_Exercise directions_: Summarize the probability theory review below in three sentences.

_Selected passage_:
□ □ □ □ □ □ □

# Probability Theory Review¶

### Preliminaries¶

• Goal
• Review of probability theory from a logical reasoning viewpoint (i.e., a Bayesian interpretation)
• Materials

### Example Problem: Disease Diagnosis¶

• [Question] Given a disease with prevalence of 1% and a test procedure with sensitivity ('true positive' rate) of 95% and specificity ('true negative' rate) of 85% , what is the chance that somebody who tests positive actually has the disease?
• [Solution] Use probabilistic inference, to be discussed in this lecture.

### Why Probability Theory?¶

• Probability theory (PT) is the theory of optimal processing of incomplete information (see Cox theorem), and as such provides a quantitative framework for drawing conclusions from a finite (read: incomplete) data set.
• Machine learning concerns drawing conclusions from (a finite set of) data and therefore PT is the optimal calculus for machine learning.

□ □ □ □ □ □ □

_Data below_:
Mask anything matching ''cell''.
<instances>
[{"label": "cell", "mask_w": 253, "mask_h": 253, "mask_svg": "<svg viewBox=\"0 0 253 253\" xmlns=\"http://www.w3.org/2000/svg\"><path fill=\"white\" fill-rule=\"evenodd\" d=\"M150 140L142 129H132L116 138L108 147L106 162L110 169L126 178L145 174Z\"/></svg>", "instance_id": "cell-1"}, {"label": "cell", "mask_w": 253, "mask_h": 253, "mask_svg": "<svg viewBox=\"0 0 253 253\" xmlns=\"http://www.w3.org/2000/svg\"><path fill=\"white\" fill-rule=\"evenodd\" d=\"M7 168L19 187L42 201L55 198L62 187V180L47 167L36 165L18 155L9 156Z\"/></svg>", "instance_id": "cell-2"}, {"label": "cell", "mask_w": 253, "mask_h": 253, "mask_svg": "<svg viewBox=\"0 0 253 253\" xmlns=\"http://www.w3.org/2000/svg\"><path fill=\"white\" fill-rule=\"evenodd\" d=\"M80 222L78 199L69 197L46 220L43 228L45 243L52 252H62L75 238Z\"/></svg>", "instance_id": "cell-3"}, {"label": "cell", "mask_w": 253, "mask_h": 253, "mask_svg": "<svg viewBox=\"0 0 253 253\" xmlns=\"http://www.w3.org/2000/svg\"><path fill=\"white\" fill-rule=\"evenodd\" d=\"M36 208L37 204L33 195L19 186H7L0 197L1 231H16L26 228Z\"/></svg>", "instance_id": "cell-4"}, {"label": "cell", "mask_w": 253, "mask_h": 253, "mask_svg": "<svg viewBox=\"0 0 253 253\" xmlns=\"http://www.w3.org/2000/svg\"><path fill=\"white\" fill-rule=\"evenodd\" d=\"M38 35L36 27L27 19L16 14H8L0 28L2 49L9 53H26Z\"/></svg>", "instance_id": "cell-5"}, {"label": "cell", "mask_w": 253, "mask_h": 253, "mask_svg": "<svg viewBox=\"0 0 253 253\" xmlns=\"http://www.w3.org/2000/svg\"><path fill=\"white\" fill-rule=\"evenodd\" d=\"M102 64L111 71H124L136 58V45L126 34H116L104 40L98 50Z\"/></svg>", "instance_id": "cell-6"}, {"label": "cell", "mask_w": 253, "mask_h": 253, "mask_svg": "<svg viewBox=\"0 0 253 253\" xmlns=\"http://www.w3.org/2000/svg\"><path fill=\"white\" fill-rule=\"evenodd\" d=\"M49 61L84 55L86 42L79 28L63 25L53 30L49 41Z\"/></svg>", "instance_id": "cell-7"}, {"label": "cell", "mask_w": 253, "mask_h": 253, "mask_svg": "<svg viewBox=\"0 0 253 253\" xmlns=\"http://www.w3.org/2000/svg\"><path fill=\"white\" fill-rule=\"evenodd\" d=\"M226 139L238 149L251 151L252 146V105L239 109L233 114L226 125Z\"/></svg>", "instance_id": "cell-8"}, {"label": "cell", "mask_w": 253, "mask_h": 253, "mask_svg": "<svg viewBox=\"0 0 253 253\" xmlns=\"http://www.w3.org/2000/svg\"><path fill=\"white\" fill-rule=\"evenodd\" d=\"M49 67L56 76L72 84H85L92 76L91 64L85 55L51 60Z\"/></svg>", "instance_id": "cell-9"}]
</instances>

□ □ □ □ □ □ □

_Task solution_: The review covers probability theory from a logical reasoning viewpoint, that is, a Bayesian interpretation. As an example, it poses a disease diagnosis problem with a prevalence of 1%, a test sensitivity of 95%, and a specificity of 85%, asking how likely it is that someone who tests positive actually has the disease, and it says probabilistic inference solves it. It argues that probability theory is the theory of optimal processing of incomplete information, and because machine learning draws conclusions from a finite set of data, probability theory is the optimal calculus for machine learning.